Во всей своей полынной горечи | страница 26



— Дамы и господа, прошу к столу! — приглашал Стасик друзей, все еще возбужденно обсуждавших появление дельфинов. — Анна Ивановна, сюда, пожалуйста. Варвара Петровна! Кузя, уступи место Клаве. Ишь, расселся, слюнки глотает… Никакого этикета! Возьми вон ящик. Вот так. Юлий Семенович, где ваш раскладной стульчик? Так… Дети накормлены, аккумуляторы подключены, бутылки откупорены — что еще? Все капитально!

В лексиконе Стасика это слово означало высшую степень похвалы. Он частенько употреблял его — отнюдь не по причине бедности своего словарного запаса, а потому, что выражало оно самую суть его отношений к миру вещей и явлений. Все, что не «капитально», было «мерифлютикой».
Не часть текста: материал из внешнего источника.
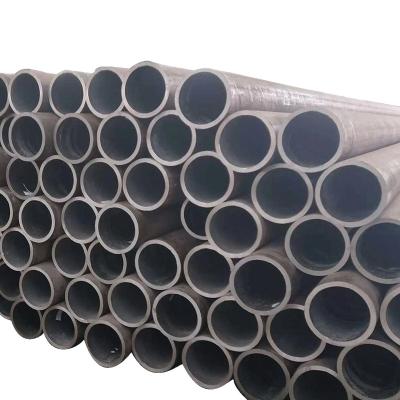 China Liquid Pipe Factory Outlet Q235 Q355 S235jr S355j0 S355j2 API 5L Seam Liquid High Quality Straight Steel Pipe for sale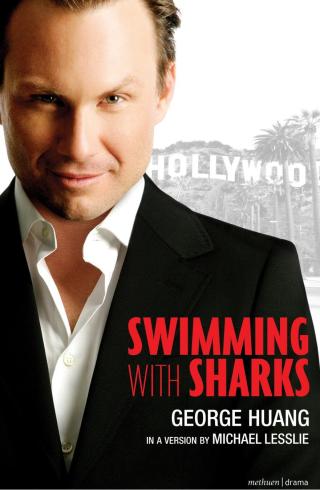 Omslagafbeelding: Swimming with Sharks 1st edition 9781408104064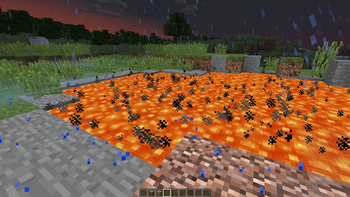Lava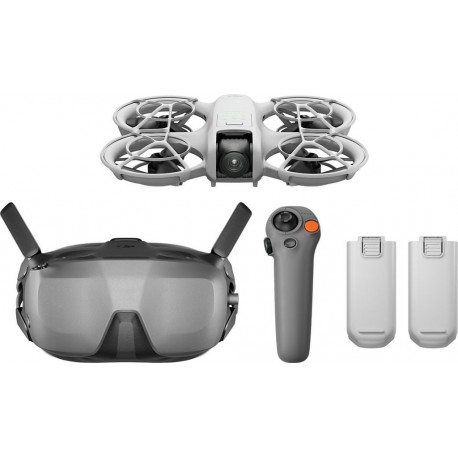 DJI Drone Neo Motion Fly More combo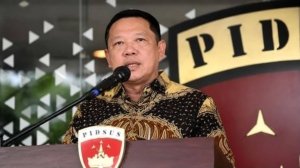 Resmi! Eks Jampidsus Febrie Adriansyah Jadi Tersangka, Diduga Terlibat Korupsi dan TPPU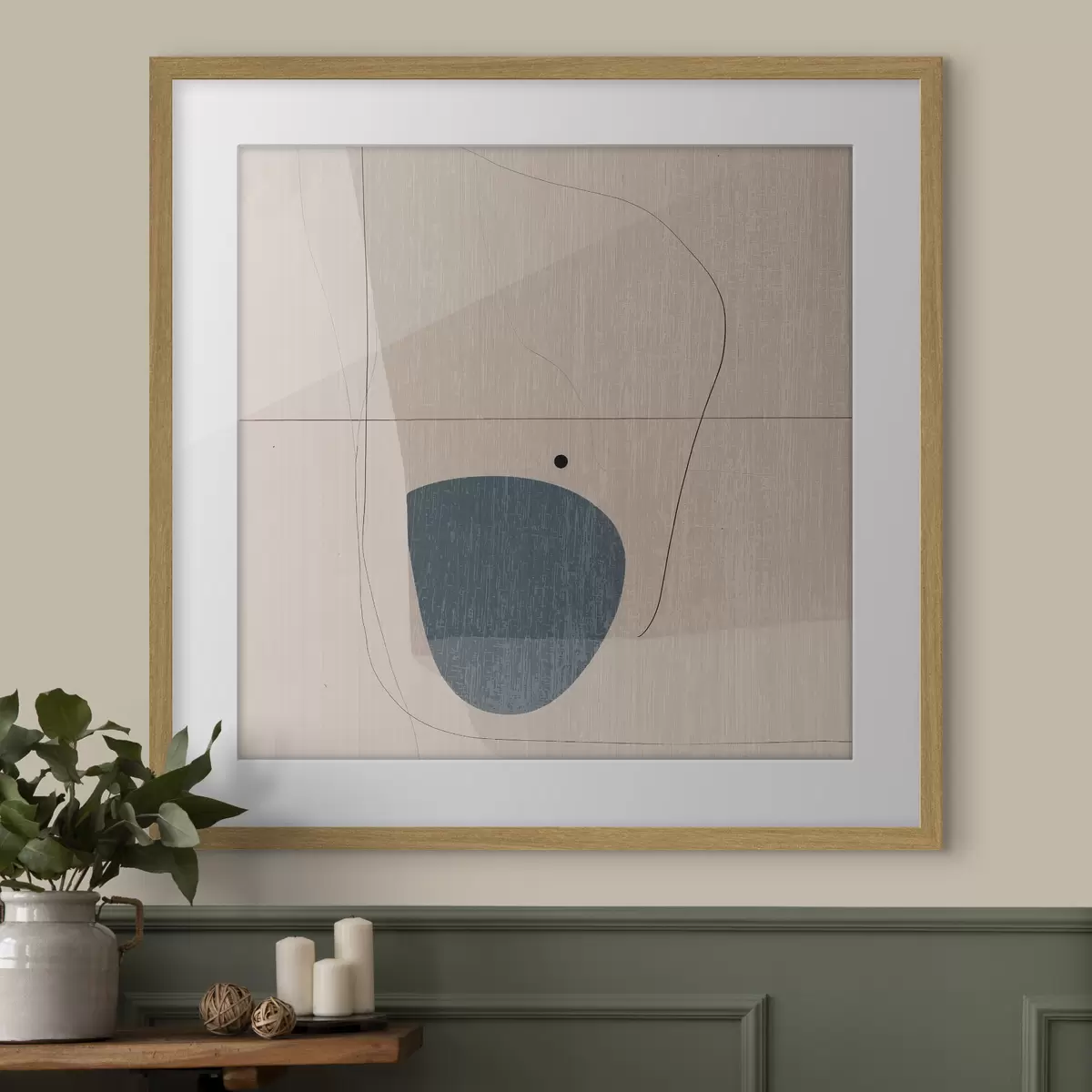 Poster Gioia e colori f48066
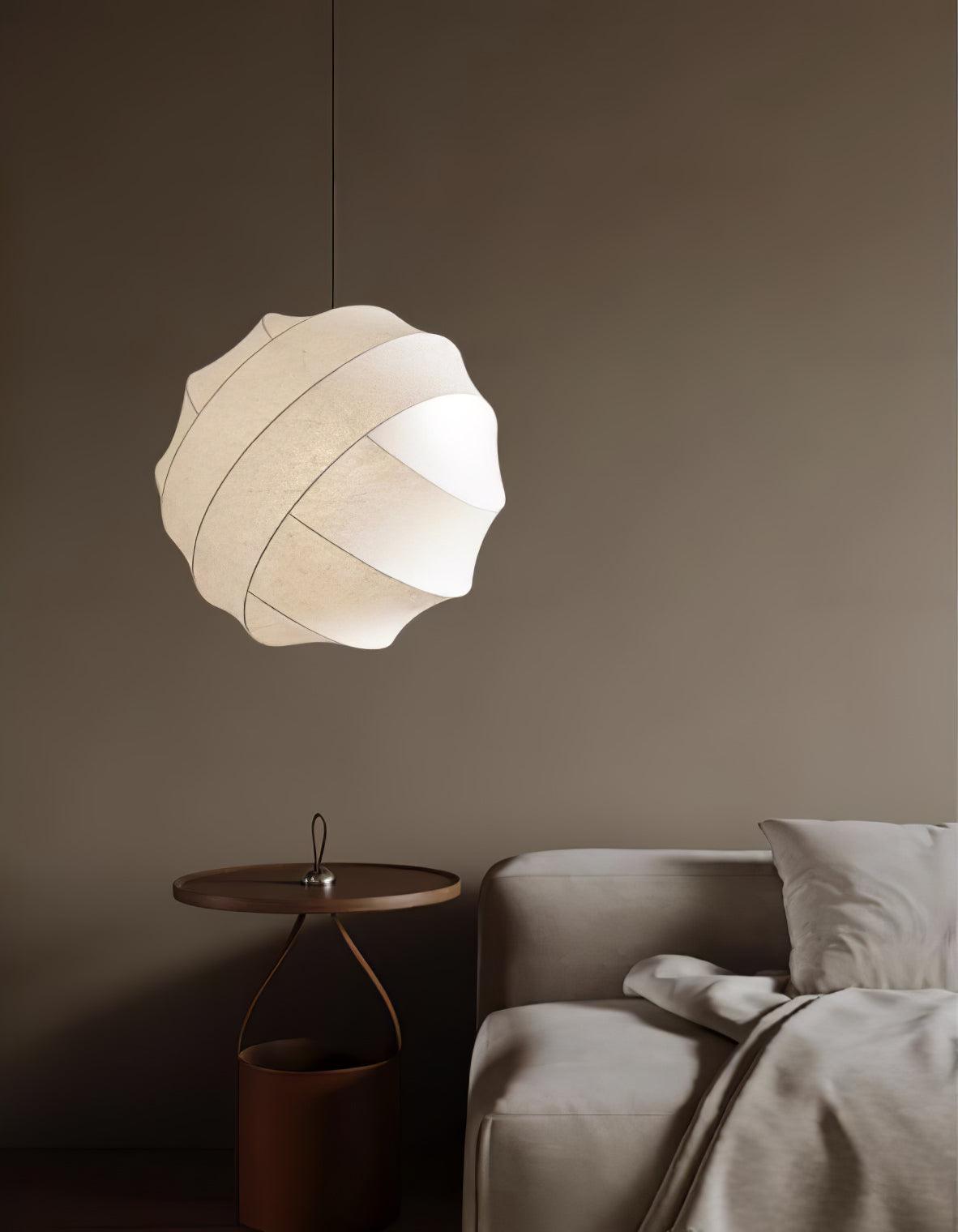 Turner Pendant Lamp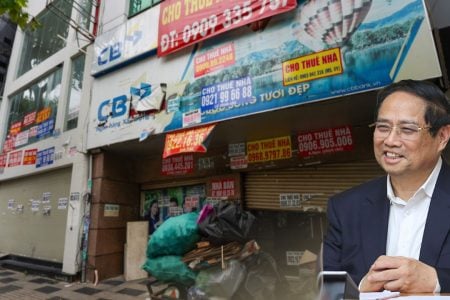 ĐIỀU HÀNH KINH TẾ THEO PHONG CÁCH BẦN TIỆN!
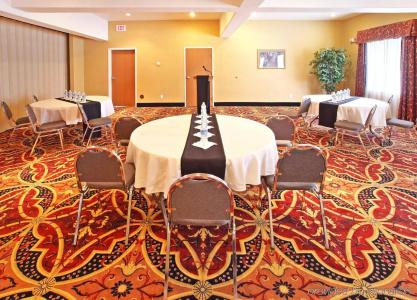 Holiday Inn Longview - North, An Ihg - 28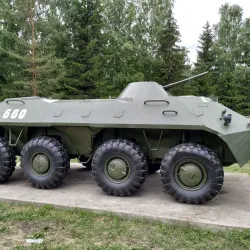 Monument to the Founders of Yurga - Yurga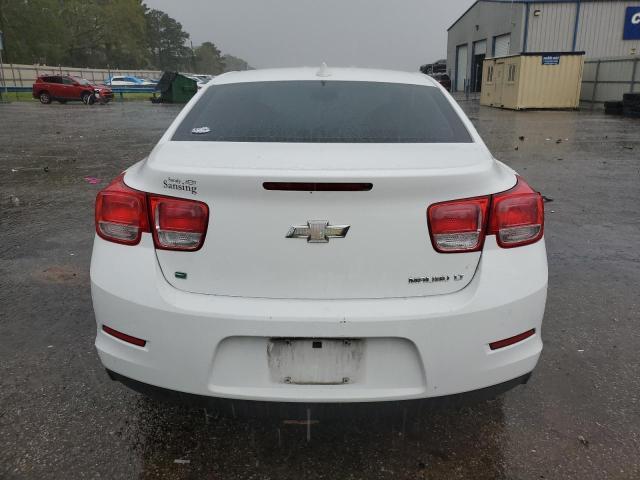 2015 Chevrolet Malibu 1Lt - Image 2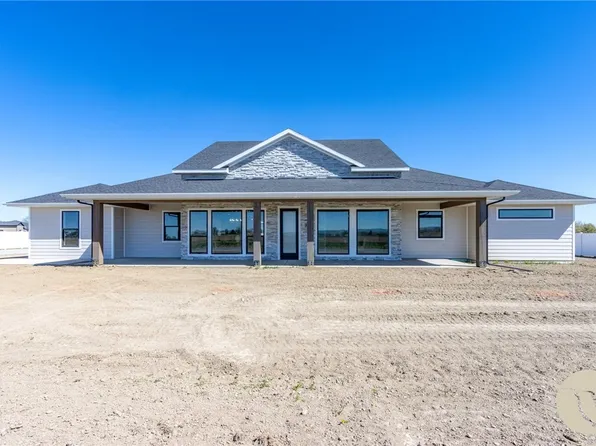 6513 Platinum Dr, Billings, MT 59106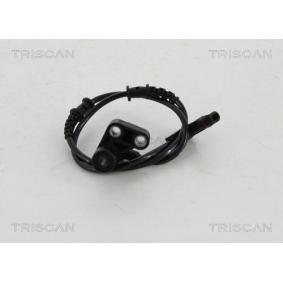 ABS-Sensor 8180 23102 von KAWE günstig für 20,40 € online kaufen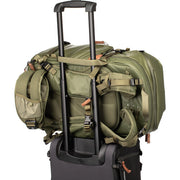 Shimoda Explore V2 30 Starter Kit - Army Green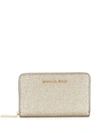 MICHAEL MICHAEL KORS JET SET WALLET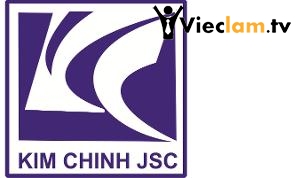 Logo Công ty Cổ phần Kim Chính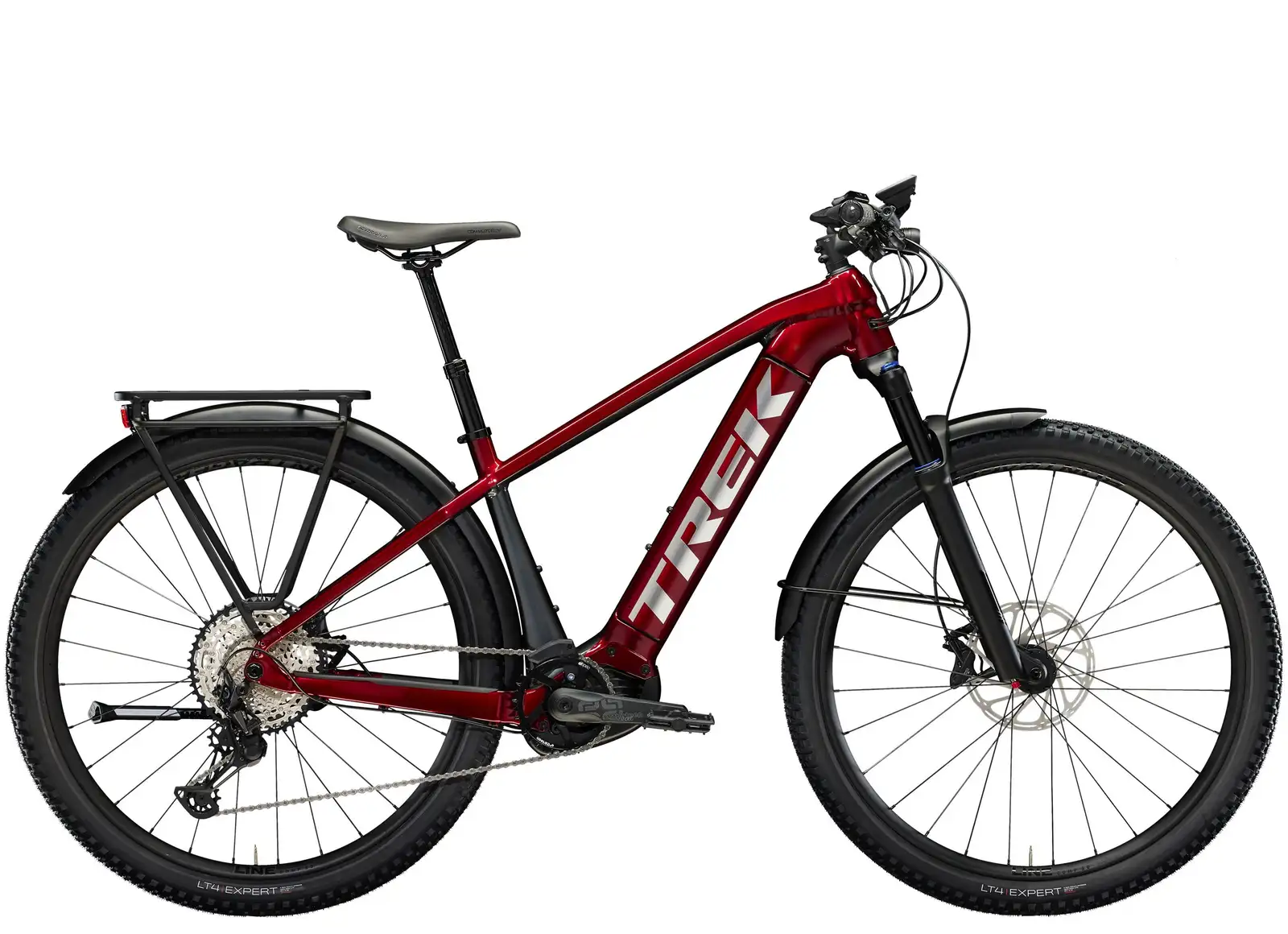 Trek Powerfly Sport 7 Equipped, Gen 4 - Bild 1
С первых минут знакомства с этим человеком Юлий Семенович был покорен его манерой выражаться столь категорически и уже на второй или третий день со смехом обнаружил, что подражает соседу по стоянке: «Варвара Петровна, шашлык из баранины — это просто капитально!» Особенно понравилась ему «мерифлютика». Он произносил это слово с видимым удовольствием, растягивая по слогам: «ме-ри-флю-тика!» Иной раз, чистя картошку или производя осмотр мотоцикла, тихонько напевал полюбившееся словечко на первый подвернувшийся мотивчик. Варвара Петровна, толстенькая, круглая, как шар, учительница английского, сказала супругу, что он относится к тому психологическому типу людей, которые легко подвержены влиянию других, на что Юлий Семенович рассмеялся, заметив: «Варя, это все гм… мерифлютика!» А за обедом он признался: «Он говорит о своей профессии настолько заразительно, что я начинаю сожалеть, почему не стал рабочим. Да и вообще ты погляди на него: это же хозяин! Хозяин жизни! Все, что он делает, фундаментально, капитально то есть!» Варваре Петровне Стасик тоже нравился, но она была женщиной скептического склада ума и уже в силу этого не могла разделять восторгов своего супруга, склонного ко всякого рода частым экзальтациям.

Стол был небольшой и не мог вместить всего того, что было приготовлено для ужина. На чистой клеенке, на походных пластмассовых тарелках были выставлены жареный карась, салаты, шашлык, сыр, консервы… Кузя смотрел на все это великолепие вожделенными глазами, постанывал: «Стасик, не томи ты, ради бога!»

Море успокоилось, подернулось мглой. В пионерском лагере, что неподалеку, протрубили отбой.

— Давайте выпьем, — сказал Стасик, подняв стакан, — за наше гордое слово «товарищ», которое с некоторых пор мы стали употреблять почему-то преимущественно в официальных случаях. У нас, например, в троллейбусе вам не скажут: мол, товарищ, передайте на билет. Вам скажут «мужчина». Или «женщина». Ну еще «молодой человек» или «девушка». Могут сказать «гражданин», если намереваются облаять. Когда я слышу это «мужчина» — мне как напильником по зубам… Мы вот, собравшиеся за этим столом, знакомы друг с другом всего несколько дней, неделю или две, но успели тем не менее подружиться, и, право, жаль будет расставаться… Короче, выпьем, други, за «товарища», за Советскую власть — самую здоровую, самую гуманную… Гм, кажется, я перехожу на высокий штиль. Давайте просто выпьем за Советскую власть и еще за рабочий класс. Витя, ты молодец, что стал рабочим! Я вот Юрке своему толкую: хороший инструментальщик — это же капитально!